Figure 2: Differential expression of selected M. grisea genes during infection-related development.
figure 2

a, b, Appressorium formation (arrows) at 7 h (a; cessation of polar growth and tip hooking) and 12 h (b; tip swelling and melanization) after germination. c, Expression profiles of selected genes from conidia germinated on hydrophobic appressorium-inducing (I) and hydrophilic non-appressorium-inducing (NI) surfaces. The colour scale indicates transcript abundance relative to ungerminated conidia: red, increase in transcript abundance; green, decrease in transcript abundance. d, Fold change in transcript abundance (cutinases (CUT), red; polyketide synthases (PKS), blue; and Pth11 homologues with CFEM domain, green) at 7 and 12 h after germination on a hydrophobic surface compared with a hydrophilic surface. Only genes exhibiting a twofold or greater (≤ - 1 or ≥1) change in expression are shown.

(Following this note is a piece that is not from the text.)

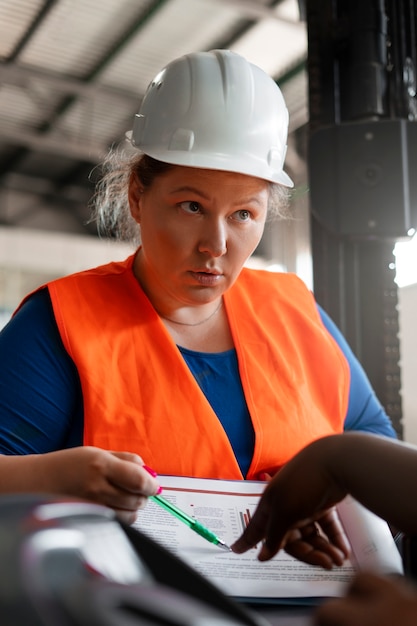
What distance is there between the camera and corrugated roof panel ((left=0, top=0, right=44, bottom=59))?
589cm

Virulence-associated signalling pathways in M. grisea

The M. grisea genome contains three mitogen-activated protein kinase (MAPK) cascades that regulate appressorium development, penetration peg formation and adaptation to hyper-osmotic stress (Fig. 3). Although there are similar numbers of MAPK pathways in other fungi (N. crassa has three, A. nidulans four and S. cerevisiae five), the processes regulated by the pathways in different organisms are distinct. Two of the three MAPK pathways in M. grisea control virulence-associated development. The core of the Pmk1 MAPK (pathogenicity MAPK) pathway, which regulates appressorium formation in M. grisea, is clearly related to both the pheromone signalling and filamentation pathways from S. cerevisiae, and Pmk1 is able to function in place of either the Fus3 or Kss1 MAPK in yeast19. In M. grisea, however, Pmk1 pathway components such as the MAPK are involved in mating and pathogenesis, whereas Mst12, the Ste12-related transcription factor, is dispensable for mating altogether. These observations demonstrate the functional divergence of these signalling pathways. Furthermore, homologues of Pmk1 are required for fungal virulence in all plant pathogens in which they have been investigated20. The Pmk1 signalling pathway revealed from the genome sequence is therefore likely to be of generic importance for fungal pathogenesis.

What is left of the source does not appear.